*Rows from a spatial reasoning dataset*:
-------------------------
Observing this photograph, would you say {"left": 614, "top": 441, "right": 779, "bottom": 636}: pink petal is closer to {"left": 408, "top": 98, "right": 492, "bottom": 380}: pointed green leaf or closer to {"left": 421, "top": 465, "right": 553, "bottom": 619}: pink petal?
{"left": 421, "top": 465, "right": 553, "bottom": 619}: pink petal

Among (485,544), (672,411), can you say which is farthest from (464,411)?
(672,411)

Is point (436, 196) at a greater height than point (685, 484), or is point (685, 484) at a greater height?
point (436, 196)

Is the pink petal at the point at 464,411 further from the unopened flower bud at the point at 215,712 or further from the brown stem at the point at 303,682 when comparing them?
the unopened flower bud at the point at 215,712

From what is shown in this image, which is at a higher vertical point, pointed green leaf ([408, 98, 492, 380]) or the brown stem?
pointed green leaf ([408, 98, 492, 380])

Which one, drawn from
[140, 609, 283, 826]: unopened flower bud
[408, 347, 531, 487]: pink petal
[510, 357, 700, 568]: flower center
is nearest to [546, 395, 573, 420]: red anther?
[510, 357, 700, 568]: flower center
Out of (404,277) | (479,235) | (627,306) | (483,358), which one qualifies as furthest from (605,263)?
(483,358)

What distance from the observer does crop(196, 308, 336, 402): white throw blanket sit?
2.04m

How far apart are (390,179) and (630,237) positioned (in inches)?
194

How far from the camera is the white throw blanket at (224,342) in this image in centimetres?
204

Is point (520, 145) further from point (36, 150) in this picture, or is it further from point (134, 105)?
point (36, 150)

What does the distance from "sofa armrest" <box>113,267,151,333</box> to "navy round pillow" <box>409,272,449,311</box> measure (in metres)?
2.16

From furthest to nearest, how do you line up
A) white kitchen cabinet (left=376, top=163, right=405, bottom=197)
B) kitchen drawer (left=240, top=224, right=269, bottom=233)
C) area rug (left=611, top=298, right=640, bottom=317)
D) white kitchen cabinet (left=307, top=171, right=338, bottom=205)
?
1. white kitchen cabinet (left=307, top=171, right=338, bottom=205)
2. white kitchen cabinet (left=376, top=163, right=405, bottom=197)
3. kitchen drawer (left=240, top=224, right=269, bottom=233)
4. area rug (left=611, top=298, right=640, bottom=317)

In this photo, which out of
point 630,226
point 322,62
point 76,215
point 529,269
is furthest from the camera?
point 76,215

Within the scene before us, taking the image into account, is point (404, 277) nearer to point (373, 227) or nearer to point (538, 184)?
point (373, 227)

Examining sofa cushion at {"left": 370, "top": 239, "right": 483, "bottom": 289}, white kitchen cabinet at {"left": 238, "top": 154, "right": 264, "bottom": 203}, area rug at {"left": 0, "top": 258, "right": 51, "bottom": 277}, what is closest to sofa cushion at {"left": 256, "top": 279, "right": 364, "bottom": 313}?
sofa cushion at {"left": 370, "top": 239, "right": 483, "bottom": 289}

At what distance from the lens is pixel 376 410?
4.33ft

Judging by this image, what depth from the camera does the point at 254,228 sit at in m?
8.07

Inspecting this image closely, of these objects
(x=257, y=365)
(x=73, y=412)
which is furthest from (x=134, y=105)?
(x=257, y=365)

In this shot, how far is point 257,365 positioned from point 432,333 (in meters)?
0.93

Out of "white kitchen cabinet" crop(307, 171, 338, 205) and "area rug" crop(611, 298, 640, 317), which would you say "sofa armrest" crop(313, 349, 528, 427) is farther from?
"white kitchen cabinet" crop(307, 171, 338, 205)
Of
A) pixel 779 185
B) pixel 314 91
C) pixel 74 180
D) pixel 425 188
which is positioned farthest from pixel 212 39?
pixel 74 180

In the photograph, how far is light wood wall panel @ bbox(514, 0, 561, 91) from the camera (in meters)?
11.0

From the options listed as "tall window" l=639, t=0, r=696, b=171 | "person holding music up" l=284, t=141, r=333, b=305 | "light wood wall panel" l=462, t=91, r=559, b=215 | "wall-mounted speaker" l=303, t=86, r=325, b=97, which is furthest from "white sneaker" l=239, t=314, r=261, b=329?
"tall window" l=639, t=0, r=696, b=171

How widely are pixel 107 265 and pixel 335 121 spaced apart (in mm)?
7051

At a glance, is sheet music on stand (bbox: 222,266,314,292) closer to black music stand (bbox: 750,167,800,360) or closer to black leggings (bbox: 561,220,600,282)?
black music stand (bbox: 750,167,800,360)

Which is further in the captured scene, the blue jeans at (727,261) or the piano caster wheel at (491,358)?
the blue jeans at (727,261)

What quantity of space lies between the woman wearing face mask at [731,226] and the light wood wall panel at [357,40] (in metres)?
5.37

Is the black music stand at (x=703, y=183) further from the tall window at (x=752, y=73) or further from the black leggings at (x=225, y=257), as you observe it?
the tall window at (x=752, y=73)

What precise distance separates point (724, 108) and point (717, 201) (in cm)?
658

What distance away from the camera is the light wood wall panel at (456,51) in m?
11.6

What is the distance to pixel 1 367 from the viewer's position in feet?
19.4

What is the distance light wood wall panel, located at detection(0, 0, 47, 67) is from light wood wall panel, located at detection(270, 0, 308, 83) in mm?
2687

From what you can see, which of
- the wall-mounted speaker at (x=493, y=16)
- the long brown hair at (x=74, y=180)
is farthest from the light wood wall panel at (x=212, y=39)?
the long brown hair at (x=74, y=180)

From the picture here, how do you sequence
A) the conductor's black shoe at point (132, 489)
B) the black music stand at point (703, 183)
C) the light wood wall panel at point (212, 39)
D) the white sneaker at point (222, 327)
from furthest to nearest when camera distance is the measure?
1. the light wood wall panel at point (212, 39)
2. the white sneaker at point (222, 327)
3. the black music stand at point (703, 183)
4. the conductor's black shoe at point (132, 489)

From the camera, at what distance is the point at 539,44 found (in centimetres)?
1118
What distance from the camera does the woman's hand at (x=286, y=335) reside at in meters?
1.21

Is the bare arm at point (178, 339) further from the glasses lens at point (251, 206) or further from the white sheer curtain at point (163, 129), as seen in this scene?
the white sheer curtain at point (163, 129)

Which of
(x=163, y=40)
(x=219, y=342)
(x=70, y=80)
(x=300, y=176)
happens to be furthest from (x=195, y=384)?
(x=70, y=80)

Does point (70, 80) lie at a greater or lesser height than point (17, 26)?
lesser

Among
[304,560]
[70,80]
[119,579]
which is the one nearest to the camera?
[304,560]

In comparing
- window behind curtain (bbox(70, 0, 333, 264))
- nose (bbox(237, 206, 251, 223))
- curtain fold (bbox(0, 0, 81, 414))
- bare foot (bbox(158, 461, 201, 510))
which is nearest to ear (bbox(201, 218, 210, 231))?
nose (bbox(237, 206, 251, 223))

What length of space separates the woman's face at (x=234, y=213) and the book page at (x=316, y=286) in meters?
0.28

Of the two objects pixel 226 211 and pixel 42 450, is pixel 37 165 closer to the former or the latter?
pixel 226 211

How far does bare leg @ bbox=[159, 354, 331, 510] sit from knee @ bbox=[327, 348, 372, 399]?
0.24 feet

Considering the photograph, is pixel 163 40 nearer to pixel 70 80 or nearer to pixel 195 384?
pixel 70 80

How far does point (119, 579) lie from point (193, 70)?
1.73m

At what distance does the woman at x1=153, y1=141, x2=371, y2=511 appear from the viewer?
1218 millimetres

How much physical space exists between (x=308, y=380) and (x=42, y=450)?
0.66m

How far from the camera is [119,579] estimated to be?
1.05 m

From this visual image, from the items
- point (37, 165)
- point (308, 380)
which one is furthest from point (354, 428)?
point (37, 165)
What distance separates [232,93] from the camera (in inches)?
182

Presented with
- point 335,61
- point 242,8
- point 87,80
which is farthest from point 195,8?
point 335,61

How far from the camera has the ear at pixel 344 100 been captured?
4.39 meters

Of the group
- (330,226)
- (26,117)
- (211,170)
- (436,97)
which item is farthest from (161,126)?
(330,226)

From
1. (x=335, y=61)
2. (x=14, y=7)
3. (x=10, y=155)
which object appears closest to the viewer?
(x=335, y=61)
-------------------------
*GIVEN REQUEST*:
Convert the stretch of data from the line containing "From this visual image, from the items" through the end of the data into a JSON list of strings, with one string per line and blank lines omitted.

*EXERCISE RESULT*:
[
  "From this visual image, from the items",
  "- point (37, 165)",
  "- point (308, 380)",
  "which one is furthest from point (354, 428)?",
  "point (37, 165)",
  "What distance separates [232,93] from the camera (in inches)?",
  "182",
  "Presented with",
  "- point 335,61",
  "- point 242,8",
  "- point 87,80",
  "which is farthest from point 195,8?",
  "point 335,61",
  "How far from the camera has the ear at pixel 344 100 been captured?",
  "4.39 meters",
  "Of the group",
  "- (330,226)",
  "- (26,117)",
  "- (211,170)",
  "- (436,97)",
  "which item is farthest from (161,126)?",
  "(330,226)",
  "From",
  "1. (x=335, y=61)",
  "2. (x=14, y=7)",
  "3. (x=10, y=155)",
  "which object appears closest to the viewer?",
  "(x=335, y=61)"
]